D. - Sottolineate anche un altro esempio: quello della Tanzania, dove ci sono le donne del Burundi …

R. – Sì, nel campo di Knembwa il 26% delle donne e delle bambine del Burundi tra i 12 e 49 anni, che avevano già subito una violenza fisica per ragioni di etnia, sono state ulteriormente violentate come rifugiate.

D. - Senza considerare poi che una volta arrivate, ad esempio in Europa, queste giovani donne, queste ragazzine, inevitabilmente finiscono nella rete dello sfruttamento della prostituzione …

R. - Assolutamente, cosa che succede anche nel loro villaggio, anche durante il viaggio. Entrano in questa rete che lascerà delle profondissime ferite su di loro che non potranno mai dimenticare. Loro sono le vittime silenziose e invisibili del nostro mondo, purtroppo.

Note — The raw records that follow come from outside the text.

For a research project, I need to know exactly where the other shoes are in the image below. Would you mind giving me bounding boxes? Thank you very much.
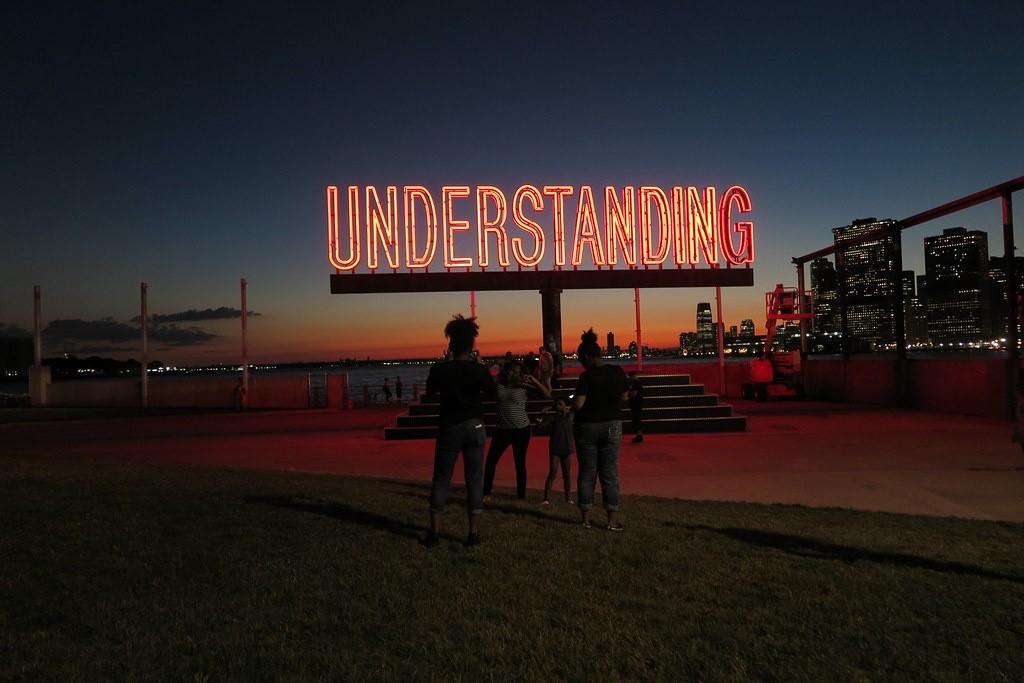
[542,501,549,505]
[607,521,623,531]
[420,534,439,548]
[582,519,593,530]
[632,435,642,442]
[469,532,482,544]
[567,500,574,504]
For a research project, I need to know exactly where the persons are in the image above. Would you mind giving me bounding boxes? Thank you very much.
[382,378,392,402]
[534,399,575,507]
[426,316,497,547]
[571,332,626,530]
[474,360,552,503]
[395,375,405,402]
[504,341,562,392]
[628,371,645,444]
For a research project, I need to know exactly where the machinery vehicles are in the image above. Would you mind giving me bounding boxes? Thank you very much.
[741,282,816,403]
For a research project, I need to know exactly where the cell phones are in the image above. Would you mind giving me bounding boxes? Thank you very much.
[469,351,478,361]
[569,394,574,399]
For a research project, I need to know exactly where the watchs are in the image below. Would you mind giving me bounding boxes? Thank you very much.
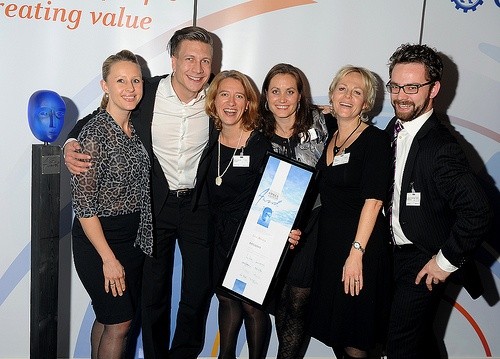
[352,241,365,253]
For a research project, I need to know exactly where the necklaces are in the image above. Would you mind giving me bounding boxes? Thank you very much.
[215,126,244,186]
[333,119,362,158]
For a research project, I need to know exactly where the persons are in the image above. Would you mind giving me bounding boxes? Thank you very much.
[316,64,391,359]
[71,50,153,353]
[255,63,338,359]
[206,70,275,359]
[62,27,217,359]
[370,43,491,359]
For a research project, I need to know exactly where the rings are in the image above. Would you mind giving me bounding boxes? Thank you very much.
[110,283,115,285]
[355,280,359,282]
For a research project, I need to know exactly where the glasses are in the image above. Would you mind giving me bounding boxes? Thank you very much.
[386,80,432,94]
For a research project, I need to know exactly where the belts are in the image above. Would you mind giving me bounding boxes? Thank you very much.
[169,188,194,200]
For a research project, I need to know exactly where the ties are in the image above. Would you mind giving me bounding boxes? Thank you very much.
[386,121,404,246]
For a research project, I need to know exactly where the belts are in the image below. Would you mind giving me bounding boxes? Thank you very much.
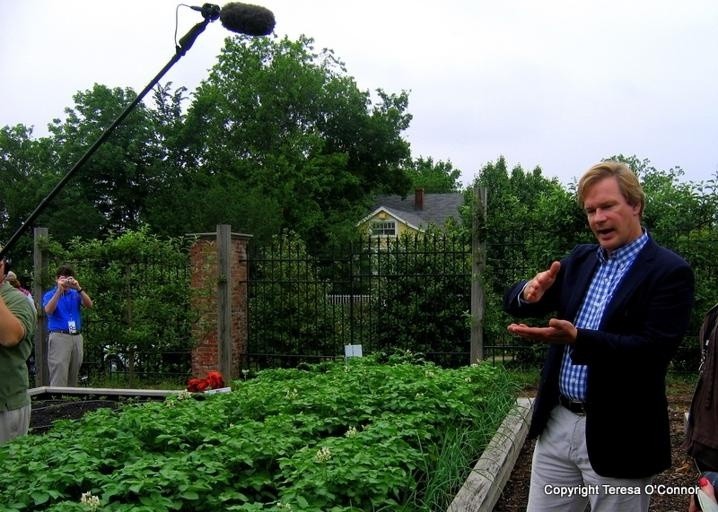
[561,397,587,416]
[52,330,82,336]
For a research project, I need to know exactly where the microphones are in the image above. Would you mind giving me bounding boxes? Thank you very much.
[191,3,275,37]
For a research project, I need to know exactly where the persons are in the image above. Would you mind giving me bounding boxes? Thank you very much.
[43,265,93,388]
[503,163,694,512]
[0,242,38,446]
[685,301,716,512]
[7,269,35,308]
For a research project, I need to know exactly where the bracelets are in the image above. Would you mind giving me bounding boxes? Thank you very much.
[78,288,84,293]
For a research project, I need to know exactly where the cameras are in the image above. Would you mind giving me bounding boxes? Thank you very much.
[64,279,72,287]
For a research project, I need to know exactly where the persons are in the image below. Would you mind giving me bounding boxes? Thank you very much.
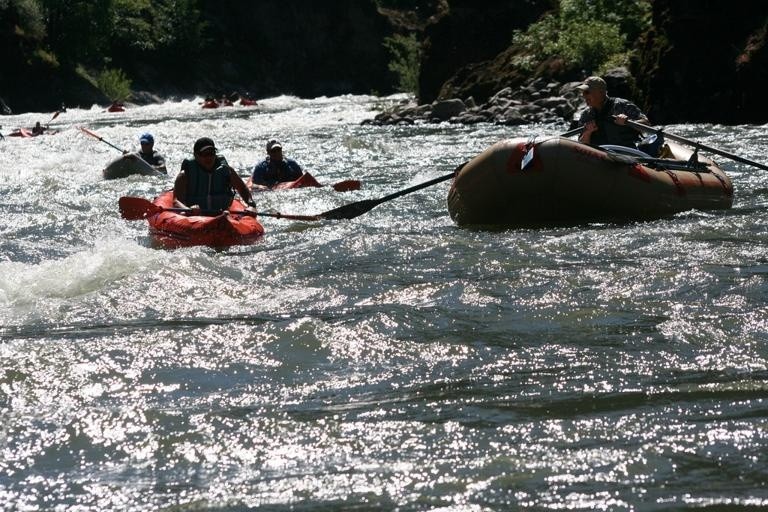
[576,76,649,151]
[123,133,167,174]
[33,122,49,136]
[173,138,258,217]
[205,90,254,104]
[252,140,303,191]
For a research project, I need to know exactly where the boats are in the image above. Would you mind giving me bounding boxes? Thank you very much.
[148,191,265,249]
[446,133,737,232]
[245,171,325,189]
[222,98,233,107]
[238,95,258,105]
[19,126,60,138]
[103,153,169,180]
[107,104,125,113]
[202,99,220,109]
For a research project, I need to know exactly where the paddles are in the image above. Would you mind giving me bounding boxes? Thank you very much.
[320,125,588,219]
[315,180,362,192]
[81,126,125,152]
[118,197,319,220]
[46,111,59,127]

D. - Un altro dato estremamente drammatico è quello dei matrimoni prematuri …

R. - Sì, nel mondo 15 milioni di bambine si sposano ogni anno. Questo vuol dire una ogni due secondi. Purtroppo, in caso di crisi umanitaria si è visto che i matrimoni prematuri aumentano sempre, perché i genitori, in un certo senso, vogliono quasi mettere al sicuro la propria figlia dandola sposa ad uno sconosciuto, molto più grande, il quale darà in cambio qualche genere alimentare, una capra: la bambina viene utilizzata come una merce, purtroppo. E questo si vede ulteriormente quando le bambine, le adolescenti perdono i loro genitori e vengono affidate a qualche famigliare, o a qualcuno del villaggio, il quale, per prima cosa, cerca di liberarsene in quanto un peso, purtroppo, dandola in sposa.

D. - Perché questa Giornata contro la violenza sulle donne non abbia soltanto un valore simbolico, che appello lancia Plan International?

R. - Plan International lancia la sua campagna “Because I’m a girl” con cui Plan International Italia ha sviluppato due progetti: uno in Etiopia e l’altro in Sierra Leone, con l’obiettivo di frenare i matrimoni prematuri istruendo le bambine, formandole, dando loro un lavoro, in modo tale che siano economicamente indipendenti e possano ritardare il matrimonio.

In Italia, ogni tre giorni, viene uccisa una donna, perlopiù in ambito familiare. Nei primi mesi del 2016, le vittime di femminicidio sono state 116, e si è registrata una diminuzione del solo 3,3% rispetto allo scorso anno. Le cifre sono state fornite dall’indagine di Eures, l’Istituto di ricerche economiche e sociali, dedicata al drammatico fenomeno che rileva come sia l’età media delle vittime sia piuttosto elevata e come il nord del Paese si confermi l’area a più alto rischio femminicidio. “La violenza contro le donne è  inaccettabile, è una ferita all'intera società” ha detto il presidente della Repubblica italiana Sergio Mattarella, per il quale l’eliminazione di tale “piaga ancora aperta” è “obiettivo che ogni Paese civile deve perseguire con decisione”. L’avvocato Paola Lattes è la vicepresidente di Telefono Rosa:

R. – Siamo in una situazione allucinante. Nella gente non c’è la percezione della violenza e del tipo di violenza che viene perpetrata nei confronti delle donne. Purtroppo il pericolo è veramente in agguato per tutti. Il dispregio, essere sempre caricata di insulti, è già violenza. Questo non viene percepito.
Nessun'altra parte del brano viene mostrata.